Exercise materials
---
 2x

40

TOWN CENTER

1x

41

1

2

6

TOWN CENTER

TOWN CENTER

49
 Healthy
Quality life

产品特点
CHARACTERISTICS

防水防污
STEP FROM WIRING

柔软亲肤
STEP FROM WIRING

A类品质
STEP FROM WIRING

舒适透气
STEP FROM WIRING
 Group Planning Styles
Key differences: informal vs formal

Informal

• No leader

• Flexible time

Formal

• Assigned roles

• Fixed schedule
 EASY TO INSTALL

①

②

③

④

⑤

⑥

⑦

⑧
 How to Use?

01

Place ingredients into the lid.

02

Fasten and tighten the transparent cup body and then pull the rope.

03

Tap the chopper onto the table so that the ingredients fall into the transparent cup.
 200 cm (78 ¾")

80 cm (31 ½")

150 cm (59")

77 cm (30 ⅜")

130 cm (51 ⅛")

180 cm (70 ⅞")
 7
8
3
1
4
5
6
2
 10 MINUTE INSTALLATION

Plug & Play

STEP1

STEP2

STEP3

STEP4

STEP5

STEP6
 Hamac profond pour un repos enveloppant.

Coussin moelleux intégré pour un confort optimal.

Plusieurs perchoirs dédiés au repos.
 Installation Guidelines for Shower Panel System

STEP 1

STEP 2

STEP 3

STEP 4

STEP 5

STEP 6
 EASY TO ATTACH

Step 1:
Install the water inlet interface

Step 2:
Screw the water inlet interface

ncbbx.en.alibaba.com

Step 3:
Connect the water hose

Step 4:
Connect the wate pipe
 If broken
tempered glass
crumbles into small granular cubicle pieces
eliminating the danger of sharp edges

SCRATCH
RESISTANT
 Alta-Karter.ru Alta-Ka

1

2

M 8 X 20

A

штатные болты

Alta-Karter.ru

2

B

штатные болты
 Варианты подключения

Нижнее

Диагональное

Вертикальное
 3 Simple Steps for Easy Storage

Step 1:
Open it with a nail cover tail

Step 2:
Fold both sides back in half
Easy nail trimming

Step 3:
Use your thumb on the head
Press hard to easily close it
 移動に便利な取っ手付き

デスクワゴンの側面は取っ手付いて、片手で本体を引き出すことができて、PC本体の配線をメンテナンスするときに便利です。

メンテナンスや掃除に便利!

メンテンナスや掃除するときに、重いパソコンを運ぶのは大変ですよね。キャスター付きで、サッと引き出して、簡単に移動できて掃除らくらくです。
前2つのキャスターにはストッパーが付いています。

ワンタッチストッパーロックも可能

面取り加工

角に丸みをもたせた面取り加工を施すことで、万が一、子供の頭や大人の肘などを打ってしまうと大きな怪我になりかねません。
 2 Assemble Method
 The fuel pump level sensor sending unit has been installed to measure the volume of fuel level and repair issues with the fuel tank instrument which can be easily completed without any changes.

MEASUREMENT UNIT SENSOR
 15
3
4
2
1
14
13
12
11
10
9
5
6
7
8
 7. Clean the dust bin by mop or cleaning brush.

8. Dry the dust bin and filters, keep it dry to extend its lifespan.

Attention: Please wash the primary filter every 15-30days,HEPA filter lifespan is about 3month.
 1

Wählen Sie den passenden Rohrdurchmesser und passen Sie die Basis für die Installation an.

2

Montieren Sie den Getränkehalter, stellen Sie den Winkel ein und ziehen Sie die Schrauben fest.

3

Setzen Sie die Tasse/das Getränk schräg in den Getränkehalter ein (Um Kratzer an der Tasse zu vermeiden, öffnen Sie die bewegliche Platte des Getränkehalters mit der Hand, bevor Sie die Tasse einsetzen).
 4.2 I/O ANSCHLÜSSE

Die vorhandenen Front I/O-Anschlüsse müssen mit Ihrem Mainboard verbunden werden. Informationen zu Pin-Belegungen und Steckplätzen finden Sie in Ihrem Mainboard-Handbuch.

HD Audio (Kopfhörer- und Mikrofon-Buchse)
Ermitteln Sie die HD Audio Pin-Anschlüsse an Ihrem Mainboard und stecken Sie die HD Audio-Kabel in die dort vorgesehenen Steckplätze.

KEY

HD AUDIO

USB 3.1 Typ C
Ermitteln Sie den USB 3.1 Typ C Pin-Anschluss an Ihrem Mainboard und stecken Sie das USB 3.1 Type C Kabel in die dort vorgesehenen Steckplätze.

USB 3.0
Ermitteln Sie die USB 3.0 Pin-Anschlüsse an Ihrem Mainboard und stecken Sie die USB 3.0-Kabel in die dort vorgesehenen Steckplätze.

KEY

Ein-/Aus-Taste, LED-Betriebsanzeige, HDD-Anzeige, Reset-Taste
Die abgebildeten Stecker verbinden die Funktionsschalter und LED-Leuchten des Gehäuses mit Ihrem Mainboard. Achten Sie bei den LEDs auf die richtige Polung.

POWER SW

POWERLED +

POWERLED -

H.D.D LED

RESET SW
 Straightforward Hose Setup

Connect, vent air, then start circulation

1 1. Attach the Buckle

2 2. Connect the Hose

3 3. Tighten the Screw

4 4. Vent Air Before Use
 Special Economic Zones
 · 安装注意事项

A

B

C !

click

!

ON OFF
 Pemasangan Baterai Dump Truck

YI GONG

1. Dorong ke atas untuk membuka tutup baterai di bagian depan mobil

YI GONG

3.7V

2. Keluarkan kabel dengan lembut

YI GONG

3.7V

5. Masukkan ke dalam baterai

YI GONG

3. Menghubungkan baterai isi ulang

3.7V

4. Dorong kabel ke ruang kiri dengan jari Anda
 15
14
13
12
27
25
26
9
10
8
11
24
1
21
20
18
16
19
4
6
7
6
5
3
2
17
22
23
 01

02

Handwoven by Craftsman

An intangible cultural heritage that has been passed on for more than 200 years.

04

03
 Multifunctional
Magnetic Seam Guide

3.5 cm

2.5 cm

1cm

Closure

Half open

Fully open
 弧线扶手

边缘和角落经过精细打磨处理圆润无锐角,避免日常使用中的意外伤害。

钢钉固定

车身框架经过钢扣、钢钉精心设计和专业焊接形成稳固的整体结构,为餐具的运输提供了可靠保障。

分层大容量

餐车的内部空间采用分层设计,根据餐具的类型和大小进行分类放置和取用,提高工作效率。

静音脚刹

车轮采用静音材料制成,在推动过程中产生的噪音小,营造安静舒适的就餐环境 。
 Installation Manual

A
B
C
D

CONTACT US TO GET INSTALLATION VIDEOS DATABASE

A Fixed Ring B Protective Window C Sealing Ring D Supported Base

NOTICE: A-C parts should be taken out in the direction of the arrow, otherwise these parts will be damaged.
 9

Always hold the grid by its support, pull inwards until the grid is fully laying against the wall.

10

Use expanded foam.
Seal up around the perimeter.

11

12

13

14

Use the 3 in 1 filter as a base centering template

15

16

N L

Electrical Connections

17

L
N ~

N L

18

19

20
---
About this task
From the entries above, extract only the lines running from the one containing "Tap the chopper" through the one containing "移動に便利な取っ手付き", inclusive.

Reply to the task
Tap the chopper onto the table so that the ingredients fall into the transparent cup.
 200 cm (78 ¾")

80 cm (31 ½")

150 cm (59")

77 cm (30 ⅜")

130 cm (51 ⅛")

180 cm (70 ⅞")
 7
8
3
1
4
5
6
2
 10 MINUTE INSTALLATION

Plug & Play

STEP1

STEP2

STEP3

STEP4

STEP5

STEP6
 Hamac profond pour un repos enveloppant.

Coussin moelleux intégré pour un confort optimal.

Plusieurs perchoirs dédiés au repos.
 Installation Guidelines for Shower Panel System

STEP 1

STEP 2

STEP 3

STEP 4

STEP 5

STEP 6
 EASY TO ATTACH

Step 1:
Install the water inlet interface

Step 2:
Screw the water inlet interface

ncbbx.en.alibaba.com

Step 3:
Connect the water hose

Step 4:
Connect the wate pipe
 If broken
tempered glass
crumbles into small granular cubicle pieces
eliminating the danger of sharp edges

SCRATCH
RESISTANT
 Alta-Karter.ru Alta-Ka

1

2

M 8 X 20

A

штатные болты

Alta-Karter.ru

2

B

штатные болты
 Варианты подключения

Нижнее

Диагональное

Вертикальное
 3 Simple Steps for Easy Storage

Step 1:
Open it with a nail cover tail

Step 2:
Fold both sides back in half
Easy nail trimming

Step 3:
Use your thumb on the head
Press hard to easily close it
 移動に便利な取っ手付き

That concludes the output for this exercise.